Competency Area 2: Soil hydrology AEM

PO 13. Understand permeability and infiltrability, and how they are affected by soil type, weather, and management practices.

Permeability is the ease with which gases, liquids, or plant roots can penetrate or pass through a layer of soil or porous media. Permeability is thus both a feature of the soil pore size and distribution for allowing something to pass through it; and a feature of the gas, liquid, or plant root in its ability to diffuse, flow, or penetrate through these soil pore openings.

One analogy of intrinsic permeability is screens with different size openings. The screen with the biggest opening is more intrinsically permeable than one with the smallest opening. The opening size may have little effect on a gas passing through, may effect on how water can move through, and a major effect on what size roots might grow through.

Since soil gases primarily move through the larger (non-water filled) pores, compaction which compresses the larger pores first can substantially diminish the soils ability for gaseous exchange. Saturation of the pores also severely restricts gas permeability and the exchange of soil air with the atmosphere.

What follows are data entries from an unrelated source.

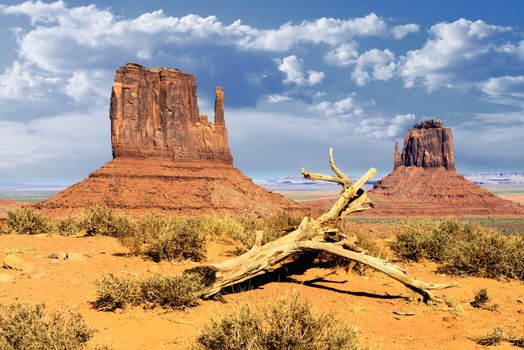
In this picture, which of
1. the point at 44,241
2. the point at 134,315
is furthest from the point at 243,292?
the point at 44,241

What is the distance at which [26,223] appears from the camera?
52.2ft

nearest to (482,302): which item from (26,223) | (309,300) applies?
(309,300)

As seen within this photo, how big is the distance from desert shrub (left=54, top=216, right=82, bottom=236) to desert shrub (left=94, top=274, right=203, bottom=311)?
8.44 meters

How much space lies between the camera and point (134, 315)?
281 inches

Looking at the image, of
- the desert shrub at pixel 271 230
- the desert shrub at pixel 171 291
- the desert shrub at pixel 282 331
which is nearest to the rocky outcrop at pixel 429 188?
the desert shrub at pixel 271 230

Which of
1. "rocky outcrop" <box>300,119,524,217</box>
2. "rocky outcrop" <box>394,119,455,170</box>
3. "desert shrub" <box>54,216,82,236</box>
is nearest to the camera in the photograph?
"desert shrub" <box>54,216,82,236</box>

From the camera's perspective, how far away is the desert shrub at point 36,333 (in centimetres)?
482

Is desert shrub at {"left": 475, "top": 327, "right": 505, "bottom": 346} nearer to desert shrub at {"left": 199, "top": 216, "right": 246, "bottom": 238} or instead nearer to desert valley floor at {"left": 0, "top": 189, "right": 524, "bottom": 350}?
desert valley floor at {"left": 0, "top": 189, "right": 524, "bottom": 350}

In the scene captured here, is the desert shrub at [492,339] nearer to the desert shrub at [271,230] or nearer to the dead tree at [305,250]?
the dead tree at [305,250]

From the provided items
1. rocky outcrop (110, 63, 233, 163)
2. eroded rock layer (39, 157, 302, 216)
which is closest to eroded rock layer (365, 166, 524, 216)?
eroded rock layer (39, 157, 302, 216)

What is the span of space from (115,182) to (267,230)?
62962 mm

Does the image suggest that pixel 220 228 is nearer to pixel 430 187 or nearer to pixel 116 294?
pixel 116 294

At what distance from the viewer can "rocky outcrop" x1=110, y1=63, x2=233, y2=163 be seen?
82.9 meters

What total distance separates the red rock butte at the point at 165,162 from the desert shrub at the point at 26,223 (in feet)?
157
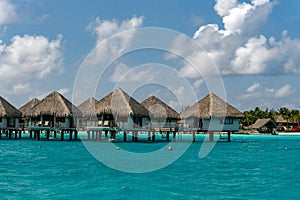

Liquids differ greatly from air with regards to flow properties. Water is much denser than air, and water viscosity changes more dramatically over normal environmental temperatures. Because of changes in density and viscosity, water at 35 degrees Fahrenheit will not infiltrate soil quite as quickly as warmer water. Liquid manure is thought to move more quickly than water through soil via gravity because it has a higher density and the suspended organics alter its viscosity.

Management practices which reduce the soil's permeability at the surface (makes soil pores smaller or causes them to be blocked or less connected) will reduce infiltrability. Practices such has heavy traffic loads or compressive tillage (plow, disk) which reduce pore size or connectivity at deeper depths may also reduce the soils overall permeability at deeper depths in the soil.

Management practices that reduce the soil's permeability often have an effect on the ease with which plant roots can penetrate the soil and grow too. Plant roots may have difficulty penetrating and thriving in soils with smaller pores, not only because of changes in air-water relationships, but also because of alterations to the soils bulk density and soil strength. Plant roots have a more difficult time penetrating dry soils, compared to moist soils, because of differences in soil strength at different soil water contents.